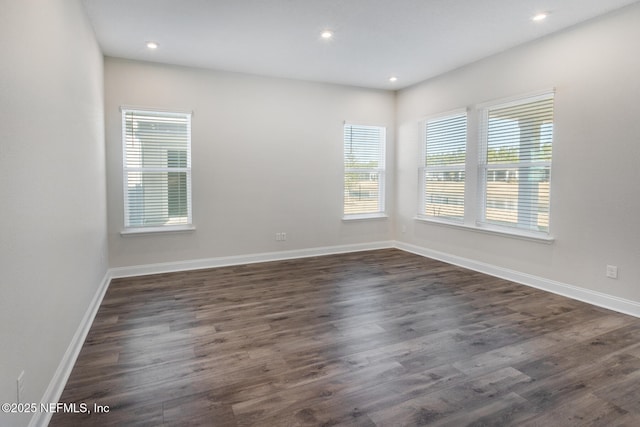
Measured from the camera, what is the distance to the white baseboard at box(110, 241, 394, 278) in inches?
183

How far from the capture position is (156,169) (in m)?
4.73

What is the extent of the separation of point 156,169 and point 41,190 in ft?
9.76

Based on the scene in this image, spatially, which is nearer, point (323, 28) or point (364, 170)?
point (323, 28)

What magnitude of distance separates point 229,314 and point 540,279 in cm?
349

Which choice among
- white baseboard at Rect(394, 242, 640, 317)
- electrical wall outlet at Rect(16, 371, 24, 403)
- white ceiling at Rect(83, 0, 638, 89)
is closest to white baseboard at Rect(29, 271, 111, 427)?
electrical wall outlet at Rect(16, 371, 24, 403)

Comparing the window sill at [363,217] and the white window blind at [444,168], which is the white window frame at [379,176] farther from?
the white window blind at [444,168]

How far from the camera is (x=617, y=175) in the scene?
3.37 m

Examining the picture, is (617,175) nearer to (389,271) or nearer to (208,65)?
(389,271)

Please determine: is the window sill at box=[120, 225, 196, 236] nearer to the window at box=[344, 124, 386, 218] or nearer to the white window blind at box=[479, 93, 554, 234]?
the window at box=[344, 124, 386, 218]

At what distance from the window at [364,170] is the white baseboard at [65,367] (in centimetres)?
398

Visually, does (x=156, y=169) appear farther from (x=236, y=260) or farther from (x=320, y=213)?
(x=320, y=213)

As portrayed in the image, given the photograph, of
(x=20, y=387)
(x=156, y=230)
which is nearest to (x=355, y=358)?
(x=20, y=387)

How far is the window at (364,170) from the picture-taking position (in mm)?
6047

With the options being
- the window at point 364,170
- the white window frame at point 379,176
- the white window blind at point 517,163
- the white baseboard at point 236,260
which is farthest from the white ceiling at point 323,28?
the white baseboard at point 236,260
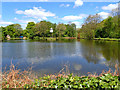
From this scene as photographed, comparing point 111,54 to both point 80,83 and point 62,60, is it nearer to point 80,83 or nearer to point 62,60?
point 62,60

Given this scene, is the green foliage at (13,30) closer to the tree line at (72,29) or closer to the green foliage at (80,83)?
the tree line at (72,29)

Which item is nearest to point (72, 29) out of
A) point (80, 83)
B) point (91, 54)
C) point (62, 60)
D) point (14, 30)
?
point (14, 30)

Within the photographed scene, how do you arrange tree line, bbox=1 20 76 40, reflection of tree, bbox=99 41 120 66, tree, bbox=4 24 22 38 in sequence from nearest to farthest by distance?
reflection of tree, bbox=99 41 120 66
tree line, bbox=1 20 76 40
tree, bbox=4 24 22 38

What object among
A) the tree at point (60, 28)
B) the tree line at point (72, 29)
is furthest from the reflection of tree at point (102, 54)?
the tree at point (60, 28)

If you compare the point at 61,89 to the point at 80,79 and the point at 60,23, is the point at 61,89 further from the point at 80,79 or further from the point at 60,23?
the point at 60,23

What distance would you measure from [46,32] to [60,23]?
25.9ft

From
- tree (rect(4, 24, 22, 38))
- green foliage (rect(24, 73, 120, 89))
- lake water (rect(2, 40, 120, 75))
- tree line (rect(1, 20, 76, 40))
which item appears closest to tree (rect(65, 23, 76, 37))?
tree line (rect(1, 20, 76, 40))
* * * * *
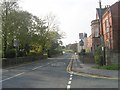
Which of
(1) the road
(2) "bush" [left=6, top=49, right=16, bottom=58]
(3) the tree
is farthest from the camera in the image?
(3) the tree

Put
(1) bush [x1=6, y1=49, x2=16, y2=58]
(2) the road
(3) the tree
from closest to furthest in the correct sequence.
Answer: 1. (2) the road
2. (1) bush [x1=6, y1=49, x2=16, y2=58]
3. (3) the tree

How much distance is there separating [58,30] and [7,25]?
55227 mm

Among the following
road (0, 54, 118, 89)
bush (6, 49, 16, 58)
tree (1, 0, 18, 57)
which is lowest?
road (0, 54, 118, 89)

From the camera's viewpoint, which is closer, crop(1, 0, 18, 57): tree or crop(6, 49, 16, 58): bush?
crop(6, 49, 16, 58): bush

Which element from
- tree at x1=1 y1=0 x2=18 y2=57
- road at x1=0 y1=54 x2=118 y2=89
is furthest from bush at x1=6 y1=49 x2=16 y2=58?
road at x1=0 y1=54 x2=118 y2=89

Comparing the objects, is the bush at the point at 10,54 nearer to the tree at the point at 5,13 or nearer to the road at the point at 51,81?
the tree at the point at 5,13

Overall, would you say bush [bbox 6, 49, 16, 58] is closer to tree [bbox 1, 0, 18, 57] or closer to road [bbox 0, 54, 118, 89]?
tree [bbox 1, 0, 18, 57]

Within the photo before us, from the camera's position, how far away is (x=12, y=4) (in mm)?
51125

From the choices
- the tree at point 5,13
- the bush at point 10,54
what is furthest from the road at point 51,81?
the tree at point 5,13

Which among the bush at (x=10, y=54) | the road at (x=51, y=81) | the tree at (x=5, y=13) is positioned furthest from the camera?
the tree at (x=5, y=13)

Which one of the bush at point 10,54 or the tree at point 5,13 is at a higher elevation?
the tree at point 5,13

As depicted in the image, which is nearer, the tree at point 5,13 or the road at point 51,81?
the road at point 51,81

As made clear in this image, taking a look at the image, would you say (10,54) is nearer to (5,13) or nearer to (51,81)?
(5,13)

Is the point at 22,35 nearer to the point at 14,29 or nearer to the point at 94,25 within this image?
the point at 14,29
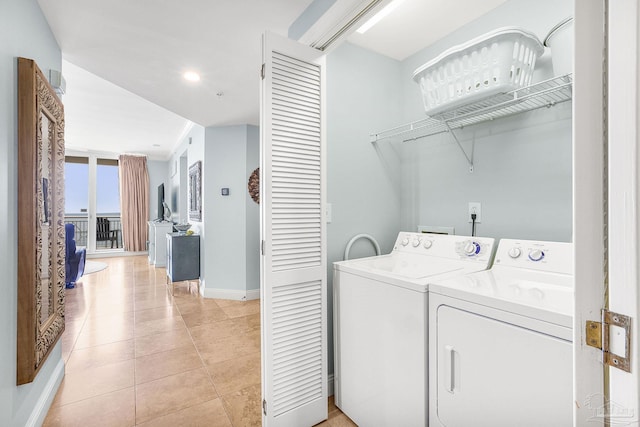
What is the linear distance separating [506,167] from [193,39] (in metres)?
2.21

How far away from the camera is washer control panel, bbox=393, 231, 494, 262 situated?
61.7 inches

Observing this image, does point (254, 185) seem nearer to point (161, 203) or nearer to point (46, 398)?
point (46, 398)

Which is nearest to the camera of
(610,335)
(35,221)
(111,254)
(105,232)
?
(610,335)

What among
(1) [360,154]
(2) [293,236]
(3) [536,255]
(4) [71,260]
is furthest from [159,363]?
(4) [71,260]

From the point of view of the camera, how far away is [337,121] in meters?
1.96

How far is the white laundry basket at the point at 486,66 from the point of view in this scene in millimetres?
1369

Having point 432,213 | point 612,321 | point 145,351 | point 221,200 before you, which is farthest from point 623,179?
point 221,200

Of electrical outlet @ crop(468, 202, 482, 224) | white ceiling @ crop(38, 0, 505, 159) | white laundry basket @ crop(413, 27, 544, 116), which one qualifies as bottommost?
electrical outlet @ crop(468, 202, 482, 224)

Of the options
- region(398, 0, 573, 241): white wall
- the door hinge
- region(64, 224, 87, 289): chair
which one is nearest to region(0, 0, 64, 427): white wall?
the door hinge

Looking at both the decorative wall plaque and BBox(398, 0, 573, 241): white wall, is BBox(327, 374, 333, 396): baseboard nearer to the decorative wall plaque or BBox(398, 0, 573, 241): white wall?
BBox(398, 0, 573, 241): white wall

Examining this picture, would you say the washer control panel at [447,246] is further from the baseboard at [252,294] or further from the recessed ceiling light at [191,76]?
* * * * *
Required task — Reproduce only the lines of the listing between the line holding "How far is the white" and the line holding "Examining this picture, would", inclusive, substituting "hamper" for "laundry basket" wherever it occurs and leaving all else unchanged.

Problem solution —
How far is the white hamper at the point at 486,66 from the point of view in this scene in millimetres?
1369

Having point 432,213 | point 612,321 | point 145,351 | point 221,200 before you, which is farthest from point 623,179?
point 221,200

Of electrical outlet @ crop(468, 202, 482, 224) | white ceiling @ crop(38, 0, 505, 159) | white hamper @ crop(413, 27, 544, 116), which one qualifies as bottommost?
electrical outlet @ crop(468, 202, 482, 224)

Of the options
- region(398, 0, 573, 241): white wall
- the door hinge
- region(64, 224, 87, 289): chair
which one is nearest to region(0, 0, 64, 427): white wall?
the door hinge

Looking at both the decorative wall plaque and BBox(398, 0, 573, 241): white wall, is BBox(327, 374, 333, 396): baseboard nearer to the decorative wall plaque or BBox(398, 0, 573, 241): white wall?
BBox(398, 0, 573, 241): white wall

Examining this picture, would you say the washer control panel at [447,246] is further from the baseboard at [252,294] or further from the recessed ceiling light at [191,76]?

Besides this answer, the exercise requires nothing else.